While I’m often drawn towards books which are all about the love story – no spies, no mysteries, no evil relatives or secret babies – there nonetheless needs to be some sort of conflict in a romance so that the characters can be seen to have worked to get their happy ending. And that’s the big problem with this particular story – the conflict is provided by the nature of the arrangement to which the principals agree, and as such, it’s overly contrived. There are times throughout the story when Vincent admits what a stupid idea it was, because he realises he’s falling for his wife and doesn’t want to let her go; and while Sophie is falling just as hard, her insecurities cause her to believe she’s not a fit wife for such a handsome gentleman, and she is adamant that doesn’t want to suffocate him as the other women in his life have done. She is grimly determined to give him the independence he said he wanted.
But the depth of feeling between the couple is so strong that there’s never any doubt about the outcome. Of course, it’s always obvious who is going to end up with whom in practically every romantic novel ever written, and the reader knows that no matter what crap the characters have to go through, there will be a happy ending . But this was one of those times when the path to true love ran very smooth indeed, which ended up making the whole feel a little flat. That said, I suppose it’s no small tribute to Ms Balogh’s writing that strength of the bond between her two protagonists is so immediately apparent and so palpable that it was inconceivable that the pair wouldn’t find a way to dispense with their stupid arrangement!

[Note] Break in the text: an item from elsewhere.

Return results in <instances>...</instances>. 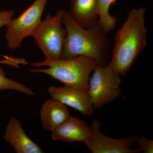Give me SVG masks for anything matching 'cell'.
Segmentation results:
<instances>
[{"label": "cell", "mask_w": 153, "mask_h": 153, "mask_svg": "<svg viewBox=\"0 0 153 153\" xmlns=\"http://www.w3.org/2000/svg\"><path fill=\"white\" fill-rule=\"evenodd\" d=\"M120 75L108 65H96L88 81V93L94 109H100L121 94Z\"/></svg>", "instance_id": "5"}, {"label": "cell", "mask_w": 153, "mask_h": 153, "mask_svg": "<svg viewBox=\"0 0 153 153\" xmlns=\"http://www.w3.org/2000/svg\"><path fill=\"white\" fill-rule=\"evenodd\" d=\"M146 13L144 7L132 9L115 35L111 60L108 65L120 76L128 72L146 46Z\"/></svg>", "instance_id": "1"}, {"label": "cell", "mask_w": 153, "mask_h": 153, "mask_svg": "<svg viewBox=\"0 0 153 153\" xmlns=\"http://www.w3.org/2000/svg\"><path fill=\"white\" fill-rule=\"evenodd\" d=\"M54 140L67 143L81 142L85 143L92 138L91 128L84 121L70 115L64 122L51 132Z\"/></svg>", "instance_id": "9"}, {"label": "cell", "mask_w": 153, "mask_h": 153, "mask_svg": "<svg viewBox=\"0 0 153 153\" xmlns=\"http://www.w3.org/2000/svg\"><path fill=\"white\" fill-rule=\"evenodd\" d=\"M137 143L138 146V149L141 152L144 153H153V140H149L143 136H140L138 138Z\"/></svg>", "instance_id": "15"}, {"label": "cell", "mask_w": 153, "mask_h": 153, "mask_svg": "<svg viewBox=\"0 0 153 153\" xmlns=\"http://www.w3.org/2000/svg\"><path fill=\"white\" fill-rule=\"evenodd\" d=\"M30 64L38 68L48 67L32 69L31 73L47 74L64 85L85 91L88 90L90 74L97 64L94 59L85 56L68 59H48Z\"/></svg>", "instance_id": "3"}, {"label": "cell", "mask_w": 153, "mask_h": 153, "mask_svg": "<svg viewBox=\"0 0 153 153\" xmlns=\"http://www.w3.org/2000/svg\"><path fill=\"white\" fill-rule=\"evenodd\" d=\"M92 131L91 139L85 144L92 153H139L138 149H134L138 137L130 135L121 139H114L102 132L100 122L98 120L92 121L90 125Z\"/></svg>", "instance_id": "7"}, {"label": "cell", "mask_w": 153, "mask_h": 153, "mask_svg": "<svg viewBox=\"0 0 153 153\" xmlns=\"http://www.w3.org/2000/svg\"><path fill=\"white\" fill-rule=\"evenodd\" d=\"M0 64L1 60H0ZM16 91L18 92L29 96H34L36 94L30 88L27 87L20 82L9 79L6 76L5 71L0 67V91Z\"/></svg>", "instance_id": "14"}, {"label": "cell", "mask_w": 153, "mask_h": 153, "mask_svg": "<svg viewBox=\"0 0 153 153\" xmlns=\"http://www.w3.org/2000/svg\"><path fill=\"white\" fill-rule=\"evenodd\" d=\"M14 10H4L0 11V29L3 26H6L8 22L13 16Z\"/></svg>", "instance_id": "16"}, {"label": "cell", "mask_w": 153, "mask_h": 153, "mask_svg": "<svg viewBox=\"0 0 153 153\" xmlns=\"http://www.w3.org/2000/svg\"><path fill=\"white\" fill-rule=\"evenodd\" d=\"M62 22L67 31L61 59L85 56L94 59L98 65L105 66L110 57V41L107 33L99 23L88 29L81 27L63 10Z\"/></svg>", "instance_id": "2"}, {"label": "cell", "mask_w": 153, "mask_h": 153, "mask_svg": "<svg viewBox=\"0 0 153 153\" xmlns=\"http://www.w3.org/2000/svg\"><path fill=\"white\" fill-rule=\"evenodd\" d=\"M48 0H35L19 17L11 19L6 25V39L9 49L21 47L23 40L33 36L41 22V17Z\"/></svg>", "instance_id": "6"}, {"label": "cell", "mask_w": 153, "mask_h": 153, "mask_svg": "<svg viewBox=\"0 0 153 153\" xmlns=\"http://www.w3.org/2000/svg\"><path fill=\"white\" fill-rule=\"evenodd\" d=\"M117 0H98V23L107 33L114 30L117 24L116 17L111 16L109 8Z\"/></svg>", "instance_id": "13"}, {"label": "cell", "mask_w": 153, "mask_h": 153, "mask_svg": "<svg viewBox=\"0 0 153 153\" xmlns=\"http://www.w3.org/2000/svg\"><path fill=\"white\" fill-rule=\"evenodd\" d=\"M70 16L74 22L88 29L98 24V0H70Z\"/></svg>", "instance_id": "12"}, {"label": "cell", "mask_w": 153, "mask_h": 153, "mask_svg": "<svg viewBox=\"0 0 153 153\" xmlns=\"http://www.w3.org/2000/svg\"><path fill=\"white\" fill-rule=\"evenodd\" d=\"M3 139L17 153H44V151L27 136L18 119L12 117L6 127Z\"/></svg>", "instance_id": "10"}, {"label": "cell", "mask_w": 153, "mask_h": 153, "mask_svg": "<svg viewBox=\"0 0 153 153\" xmlns=\"http://www.w3.org/2000/svg\"><path fill=\"white\" fill-rule=\"evenodd\" d=\"M47 91L52 98L76 110L82 114L91 117L94 109L88 91L64 85L62 86H50Z\"/></svg>", "instance_id": "8"}, {"label": "cell", "mask_w": 153, "mask_h": 153, "mask_svg": "<svg viewBox=\"0 0 153 153\" xmlns=\"http://www.w3.org/2000/svg\"><path fill=\"white\" fill-rule=\"evenodd\" d=\"M70 115L66 105L52 98L46 100L40 111L42 128L51 132Z\"/></svg>", "instance_id": "11"}, {"label": "cell", "mask_w": 153, "mask_h": 153, "mask_svg": "<svg viewBox=\"0 0 153 153\" xmlns=\"http://www.w3.org/2000/svg\"><path fill=\"white\" fill-rule=\"evenodd\" d=\"M63 10L55 16L47 15L34 32L33 37L45 60L61 59L67 31L63 27Z\"/></svg>", "instance_id": "4"}]
</instances>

I listened to the audiobook version of this, narrated by the incomparable Rosalyn Landor, who has now narrated the next two books in the series, and will, I hope, continue with it. Her affinity with the material is practically unparalleled and her gorgeous, velvety-smooth voice is just as suited to rendering youthful heroines as it is gnarly old dowagers and unpleasant social-climbing aunts. All the bit players – servants, villagers and the local gentry – are expertly differentiated, and she gives Vincent an attractive lightness of tone which points at once to his youth. The various members of the Survivor’s Club are easily identifiable and distinguishable from each other, and the narrative is as beautifully performed and well-paced as I’ve come to expect.
I can’t fault Ms Landor’s performance in any way, and I suspect it contributed much to my overall enjoyment of the story. The writing is very accomplished of course, although I did notice that the author lapses into long passages of introspection in the middle of the action at various points, which I did find somewhat jarring.
But overall, this is an enjoyable audiobook, if not an outstandingly good one. It’s worth listening to for Rosalyn Landor’s superb performance, although I don’t think it’s an especially strong entry in this series in terms of the storyline.